Primary Symbol: T.ERF

Enerplus Corporation is a Canada-based independent oil and gas exploration and production company. The Company is focused on the development of North American oil and natural gas assets. Its portfolio includes light oil assets in the Bakken, North Dakota, and a position in the Marcellus natural gas shale region in northeast Pennsylvania. The Company's operations are concentrated in the core of the Bakken/Three Forks light oil shale play where it holds approximately 235,600 net acres in North Dakota. The acreage is primarily located across the Fort Berthold Indian Reservation, as well as in Williams and Dunn Counties. It holds an interest in approximately 32,500 net acres in the dry gas window of the Marcellus shale in northeast Pennsylvania. This non-operated position is located in Susquehanna, Bradford, Wyoming, Sullivan and Lycoming counties.


TSX:ERF - Post by User

Post by retiredcfon Mar 07, 2022 1:00pm
258 Views
Post# 34491229

More Nuttall Details + Upgrade

More Nuttall Details + UpgradeSecond stock in the clip. It is the only one of his top picks that he and his family also own personally. GLTA

https://www.bnnbloomberg.ca/video/eric-nuttall-s-top-picks~2395549

ENERPLUS (ERF TSX)

Enerplus remains the most mispriced energy stock that we can find. With over 10 years of stay-flat inventory, the stock trades at 2.0x EV/CF and a 40 per cent free cash flow yield. This makes no sense to us. At every opportunity, we buy more stock and fair value is 5x their 2023 cash flow = $36.35 = 188 per cent potential upside.

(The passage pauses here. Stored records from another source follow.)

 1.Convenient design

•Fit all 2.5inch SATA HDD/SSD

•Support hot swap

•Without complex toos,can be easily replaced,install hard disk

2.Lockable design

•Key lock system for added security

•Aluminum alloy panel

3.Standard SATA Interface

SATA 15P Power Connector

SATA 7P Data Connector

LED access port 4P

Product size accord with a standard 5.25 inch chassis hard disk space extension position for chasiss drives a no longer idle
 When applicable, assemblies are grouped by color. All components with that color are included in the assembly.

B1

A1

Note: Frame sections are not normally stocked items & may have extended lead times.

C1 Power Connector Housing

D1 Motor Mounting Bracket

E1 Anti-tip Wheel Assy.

Stifel analyst Cody Kwong increased his Enerplus Corp. (ERF-T) target to $24 from $21 with a “buy” rating. The average is $18.04.

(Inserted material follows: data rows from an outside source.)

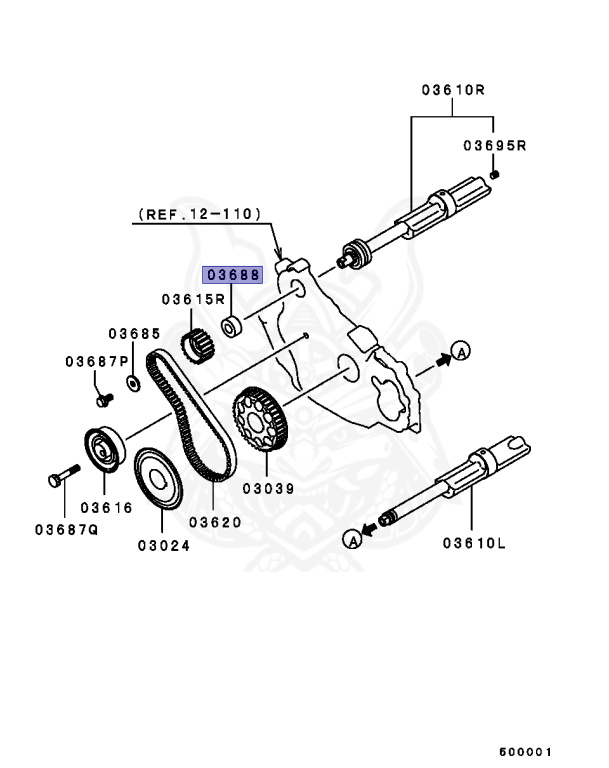 03610R
03695R
(REF.12-110)
03688
03615R
03685
03687P
A
03616
03687Q
03024
03620
03039
A
03610L
600001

“Enerplus’ 4Q21 estimates were slightly ahead of expectations with volumes tracking the high end of expectations while cash flow was higher with tight Bakken oil differentials,” he said. “Based on continued strength in commodity prices and growing FCF, the Company has elected to execute the full 10-per-cent NCIB by mid-year which will return an incremental $100-million back to shareholders. Reserve additions performance this year was flattering with, prescient acquisition activity leading to recycle ratios of 2.0-3.0 times. With higher oil prices, commitment to accelerated return of capital plans, and a solid asset foundation, we are increasing our target price.”